WHAT YOU HAVE TO DO:
The full listing, returned exactly and free of pictures, is the expected answer.

DATA UNDER STUDY:

====================

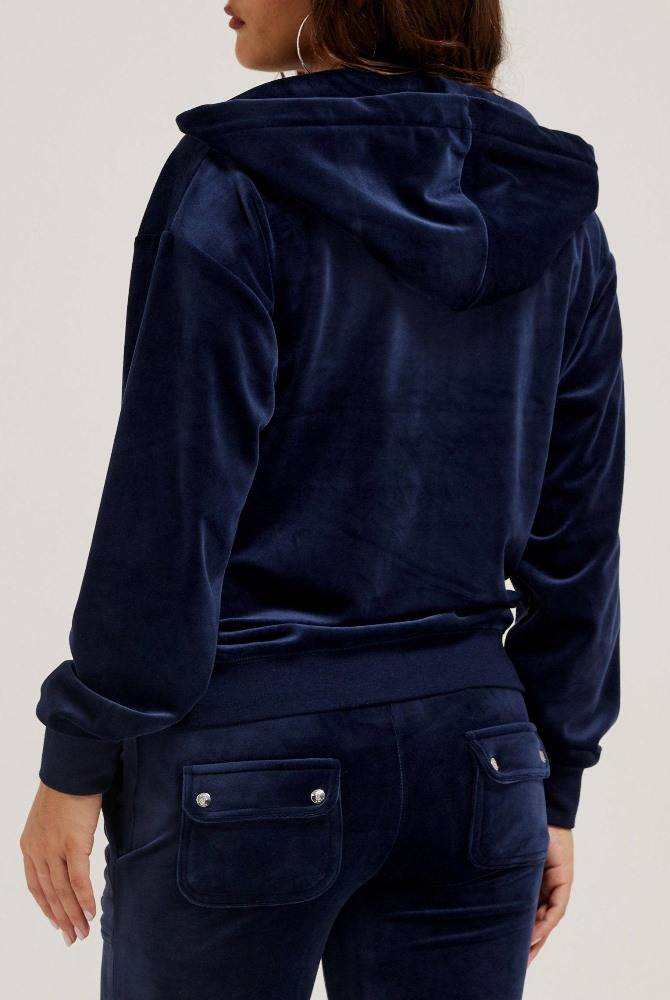 JUICY COUTURE HALAN OVERSIZED ZIP THRU HOODIE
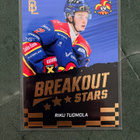 RIKU TUOMOLA JOKERIT BREAKOUT STARS /200 GOLD - pikkukuva 1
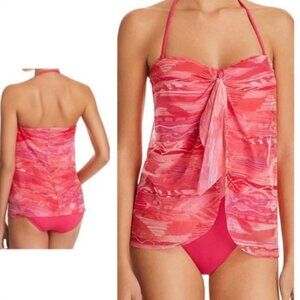 NEW Lauren Ralph Lauren Calypso One Piece Swimsuit Pink Size 12 NWT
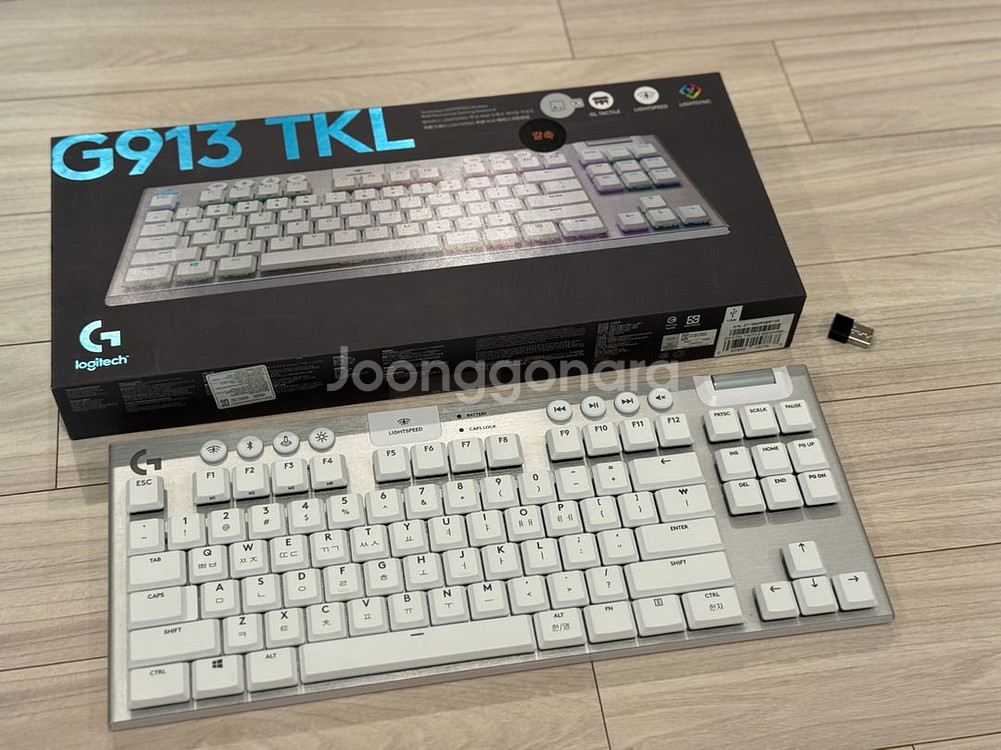 로지텍 G913 TKL 화이트 갈축 판매--0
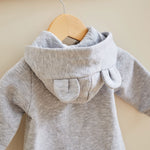 Personalised Grey Jersey Onesie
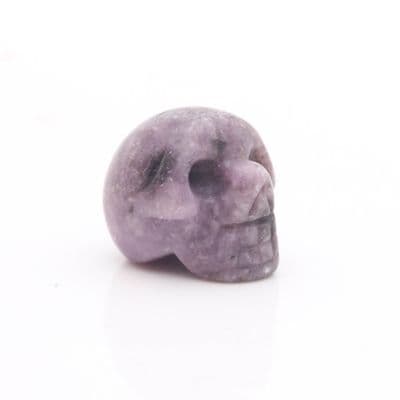 Lepidolite Skull 11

====================

EXERCISE OUTPUT:
 JUICY COUTURE HALAN OVERSIZED ZIP THRU HOODIE
 RIKU TUOMOLA JOKERIT BREAKOUT STARS /200 GOLD - pikkukuva 1
 NEW Lauren Ralph Lauren Calypso One Piece Swimsuit Pink Size 12 NWT
 로지텍 G913 TKL 화이트 갈축 판매--0
 Personalised Grey Jersey Onesie
 Lepidolite Skull 11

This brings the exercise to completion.